* _Given problem A_:
Set out the listing that follows the art blog post as a Markdown table with the columns Row and Listing line. Number each row, skip blank lines, and leave the pictures out.

** Start Selected excerpt **

Wednesday, August 31, 2011

Ottawa artists at the 4th Moscow Biennale of Contemporary Art

Svetlana Swinimer: Glaciata
Three Ottawa visual artists will show their works at the 4th Moscow Biennale of Contemporary Art, Russia’s most prestigious contemporary art event!

Under the exhibition title “Flowing With”, Kenneth Emig, Svetlana Swinimer, and Jean Halstead present some of their artworks, in particular sculptures.

Svetlana Swinimer: Not Green Anymore
All three artists belong to the Enriched Bread Artists (EBA),  an artists' collective on Galdstone. EBA is an art studio and an artistic laboratory, located in a former bread factory - therefore the name.

Kenneth Emig
is a trans-disciplinary artist who cmbinates sound, sculpture, optics, dance and technology. He encourages his audiences “to be sensorially observant and curious about the world around them” - like he is saying on the EBA web site.


Svetlana Swinimer: Cosmic Embryo

Svetlana Swinimer is interested in humanity, cosmology, mythology and cutting edge science. She works in painting, sculpture, installation, video, and inventive photography. She collaborated with Jean Halstead on art in public and on mixed media installations.

Jean Halstead started sculpture when working in clay during her time in Japan in the 1950s. In her current work, she is in particular interested in aspects of perception. She uses different media like sculptural constructions, photos, video projections, sounds, words, and colours.

4th Moscow Biennale of Contemporary Art, Parallel Program:

FLOWING WITH


Organizer: "Blue Apple" Group

Artists: Kenneth Emig, Svetlana Swinimer, Jean Halstead

Venue: Cultural Center The house-museum of Marina Tsvetaeva

Address: Borisoglebskiy per.,6

Opening: September 22, 2011 at 19.00

Exposition date: September 22 – October 7, 2011

http://4th.moscowbiennale.ru/en/program/parallel.html

http://www.enrichedbreadartists.com/

Saturday, August 27, 2011

About concepts of time: Time Pieces by Jesse Stewart

Untitled, 2005, glass, sand, installation view, Karsh-Masson Gallery © Jesse Stewart

13,000 pieces of glass, collected over the last 20 years from various shorelines arranged in concentric circles – marking the passage of time. One piece of glass for every day of the artist's life, and one circle for every year; this is one of the stunning works by Jesse Stewart in his current exhibition at the Karsh-Masson Gallery in Ottawa. The title of the exhibition: “Time Pieces”.


Keeping Tabs, 2011, plastic on canvas, installation view, © Jesse Stewart. This installation consists of 365 plastic bag closures that you would find on milk and bread bags, which he has collected over the past 8 years. Stewart arranged them in form of a calender.

Jesse Stewart is both: percussionist and conceptual artist.

As percussionist, he creates sounds out of virtually any resonating object or material. Even materials as glass, stone, ice, and cardboard were used by him to built instruments! As an conceptual artist, he is fascinated by the conceptions of time and how to make time - hardly tangible - visible and audible.

** End Selected excerpt **
** Start Dataset records **

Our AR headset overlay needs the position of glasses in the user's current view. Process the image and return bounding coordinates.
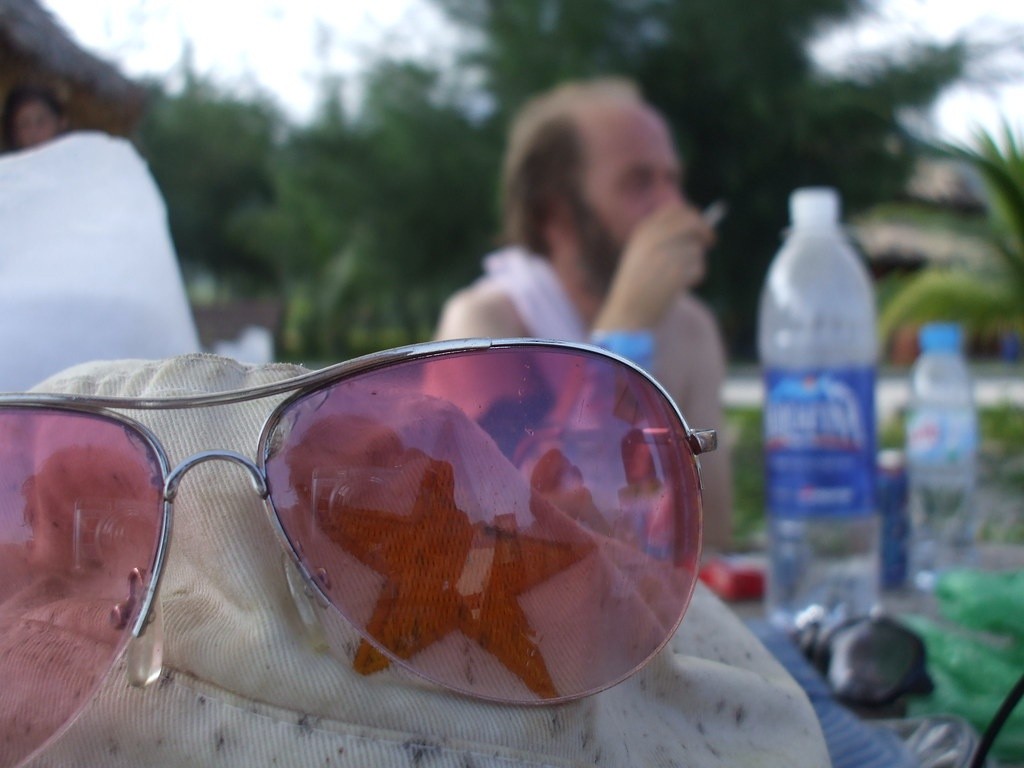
[0,335,715,768]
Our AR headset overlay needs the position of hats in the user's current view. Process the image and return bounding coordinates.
[0,353,827,768]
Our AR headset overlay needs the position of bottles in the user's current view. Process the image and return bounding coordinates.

** End Dataset records **

* _Given problem B_:
Retype part of the art blog post word for word, starting with "Keeping Tabs, 2011, plastic" and going on through "of a calender.".

* _Full response A_:
| Row | Listing line |
|---|---|
| 1 | Our AR headset overlay needs the position of glasses in the user's current view. Process the image and return bounding coordinates. |
| 2 | [0,335,715,768] |
| 3 | Our AR headset overlay needs the position of hats in the user's current view. Process the image and return bounding coordinates. |
| 4 | [0,353,827,768] |
| 5 | Our AR headset overlay needs the position of bottles in the user's current view. Process the image and return bounding coordinates. |

* _Full response B_:
Keeping Tabs, 2011, plastic on canvas, installation view, © Jesse Stewart. This installation consists of 365 plastic bag closures that you would find on milk and bread bags, which he has collected over the past 8 years. Stewart arranged them in form of a calender.